- POLECENIA -
1 > Którą postać, według dyskusji o wyborze bohatera, uważano na początku za najsłabszego ADC?
2 > Proszę napisać dalszy ciąg dyskusji o wyborze bohatera, zaczynając po ostatnim cytacie.

- FRAGMENT TEKSTU -
◇ ◇ ◇ ◇ ◇ ◇ ◇

Jakiego bohatera kupić - c.d

Vel koz. Po ogarnięciu tentacla masz każdy late wygrany. W diamencie 1-2 vel na supku robi praktycznie late game.

Obawiam się tylko że bronze-goldowa rzeczywistość może się okazać brutalniejsza. Nie wiem jak to się ma do suppa ale z założenia velkoz to champ potrzebujący dobrego pozycjonowania i ochrony teamu, a w niższych ligach niczym Niemcy leży to na wszystkich frontach

Ja nim oram grając na platyny jako mid, więc na supporcie powinno być chyba łatwiej. Tym bardziej, że on nie potrzebuje nieziemskich ilości ap, tylko penetracji, bo ma cholernie duże bazy.

Co do Wielkiej Kozy to ostatnio miałem okazję grać z nim - on mid ja lee sin jungle i razem to wygraliśmy, świetne kombo. Poprostu wspaniała i niedoceniana postać, tak samo jak Lucian od wyjścia. Wtedy kto nim grał? Był uważany za najsłabszego adc;]

Że tak zacytuję:

"Jakbym miał skopiować wszystkie cytaty z lol.pl dotyczące tego jakim to lucian jest gównem to zajęło by mi to całą niedzielę. No, ale zagrała topka i nagle nikt nie pamięta, że mówili jakie lucian to gówno, ale oni tak nigdy nie mówili Kappa"

◇ ◇ ◇ ◇ ◇ ◇ ◇

- MATERIAŁ ŹRÓDŁOWY -
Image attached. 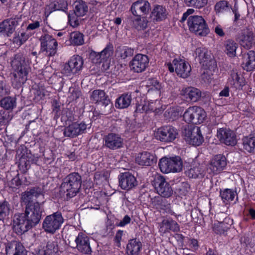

◇ ◇ ◇ ◇ ◇ ◇ ◇

- OCZEKIWANE ODPOWIEDZI -
1 > Luciana.

2 >
Gdyby nie te wszystkie metasheepy dalej grałbym sobie Jaxem i twierdził, że jest balanced, a reszta to łaki :v

Ja nim oram grając na platyny jako mid, więc na supporcie powinno być chyba łatwiej. Tym bardziej, że on nie potrzebuje nieziemskich ilości ap, tylko penetracji, bo ma cholernie duże bazy.

Podobnie jak Xerath, Shushei obydwoma gra na supporcie na Challengerze, i carruje gry (Xerathem suppem nawet Pente wbił).

Do tego jak masz Jarvana w teamie, to Vel Koz po prostu gnoi, a na bocie dzięki skillsetowi kille wpadają same.

No, ale metasheepy się boją. Tak samo kto by kiedyś pomyślał, że lulu na midzie można grać poważniejsze gry? Albo ap trynda jest "op" dopóki Voyboy'owi nie zachciało się trollować? Nie patrzcie na tych słabych brązów z teamu tylko grajcie swoje + ewentualny "mute all".

A ja bym polecił zapomnianego obecnie championa jakim jest nautilius tona cc i survi czynią z niego wystarczająco dobry pick jeśki twojemu teamowi brakuje obu tych czynników dodatkowo jeśli dasz radę władować wszystko w jedną postać to jest to praktycznie free kill bo łącznie 5 sec unieruchomienia i dosyć solidny dmg wystarczą twojemu teamowi żeby dobić delikwenta.

Właśnie dobry Vel'Koz w niskich ligach wykorzysta marne pozycjonowanie przeciwnika. Słowo klucz - dobry Vel'Koz, bo marny wyczerpie się z many i nic nie zrobi, ew. da się wyłapać i zabić.

Nautilus ma dwie monstrualne wady, które moim zdaniem sprowadzają go nieco zbyt blisko roli trollpicka:
1. Nie ma DMG. Nie ważne, że ma genialne (jeżeli nie najlepsze w grze) CC, jeżeli w Solo Q nie będziesz robił DMG, to większość gier przegrasz, niż wygrasz. Nie na randomy. Na teamówki, z ogarami i dobrymi DMG dealerami pognoi, ale nie ma solo Q ani duo.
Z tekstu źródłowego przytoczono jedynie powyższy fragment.